■ Source passage ■
━━━━

[ipv6hackers] RA guard evasion

Matej Gregr igregr at fit.vutbr.cz
Wed May 15 13:27:50 CEST 2013


On 05/15/2013 02:06 AM, Fernando Gont wrote:
> On 05/13/2013 11:24 AM, Matej Gregr wrote:
>> Hi guys,
>>   most of you are familiar with the concept of RA guard and its ability
>> to filter rogue RAs. We have tested 3 switches for access and
>> distribution layer and found, that we are able to evade the protection
>> quite easilly on all of them. First method is using fragment header and
>> this is well known and documented behaviour. However, you are also able
>> to evade the protection using several destination options headers (it
>> depends on the platform). We believe, that this behaviour is not well
>> documented, so we wrote an article.
>> http://6lab.cz/article/rogue-router-advertisement-attack/
> 
> Do you mean that there's a difference between including one Dst Option
> Header (as in Section 2.1 of
> <http://tools.ietf.org/id/draft-ietf-v6ops-ra-guard-implementation-07.txt>)
> vs. multiple Dst Option headers?
> 
> Maybe it has to do with how many bytes into the packet the layer-2
> device can see/inspect?

━━━━

■ Spatial reasoning records ■
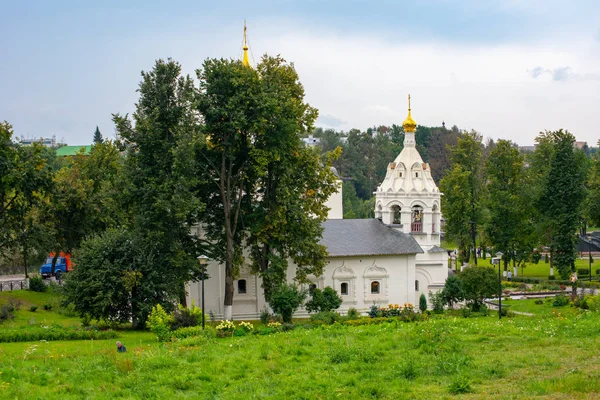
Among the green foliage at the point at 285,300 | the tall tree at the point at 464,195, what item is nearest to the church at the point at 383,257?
the green foliage at the point at 285,300

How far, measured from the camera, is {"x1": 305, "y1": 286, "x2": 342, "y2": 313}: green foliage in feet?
115

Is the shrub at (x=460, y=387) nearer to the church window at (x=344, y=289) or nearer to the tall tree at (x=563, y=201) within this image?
the church window at (x=344, y=289)

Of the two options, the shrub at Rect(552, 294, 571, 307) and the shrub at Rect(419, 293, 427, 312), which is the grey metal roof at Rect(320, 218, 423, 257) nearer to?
the shrub at Rect(419, 293, 427, 312)

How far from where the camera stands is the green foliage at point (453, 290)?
36219 millimetres

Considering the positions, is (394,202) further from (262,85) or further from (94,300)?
(94,300)

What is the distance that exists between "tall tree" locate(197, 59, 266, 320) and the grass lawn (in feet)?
41.1

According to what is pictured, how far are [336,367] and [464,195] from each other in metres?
38.3

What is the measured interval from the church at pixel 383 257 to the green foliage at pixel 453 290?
7.22ft

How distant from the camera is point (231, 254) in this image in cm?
3197

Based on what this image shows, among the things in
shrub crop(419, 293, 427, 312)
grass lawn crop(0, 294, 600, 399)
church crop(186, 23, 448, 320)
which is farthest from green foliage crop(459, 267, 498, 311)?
grass lawn crop(0, 294, 600, 399)

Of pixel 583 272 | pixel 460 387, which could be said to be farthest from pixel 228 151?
pixel 583 272

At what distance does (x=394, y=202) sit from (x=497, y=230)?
1317cm

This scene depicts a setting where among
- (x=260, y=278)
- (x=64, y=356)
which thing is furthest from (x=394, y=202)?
(x=64, y=356)

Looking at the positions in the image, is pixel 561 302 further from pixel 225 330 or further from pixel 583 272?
pixel 225 330
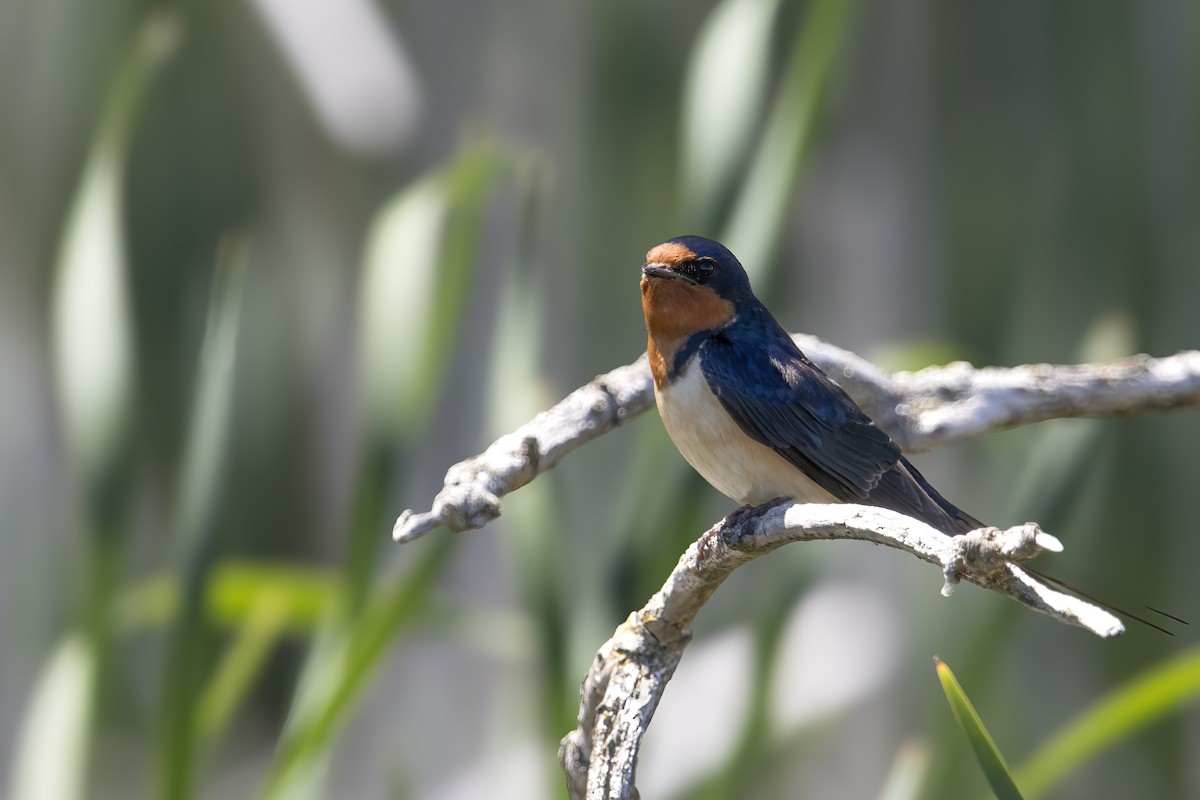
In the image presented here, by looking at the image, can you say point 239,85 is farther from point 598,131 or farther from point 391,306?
point 391,306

━━━━

■ Given instruction 1 ■
In the mailing-list post about RA guard evasion, how many switches did the testers check?
■ Given instruction 2 ■
Write out the records from the line that contains "In the image presented" through the end of the records, including both ends.

■ Answer 1 ■
Three switches, for the access and distribution layer.

■ Answer 2 ■
In the image presented here, by looking at the image, can you say point 239,85 is farther from point 598,131 or farther from point 391,306?
point 391,306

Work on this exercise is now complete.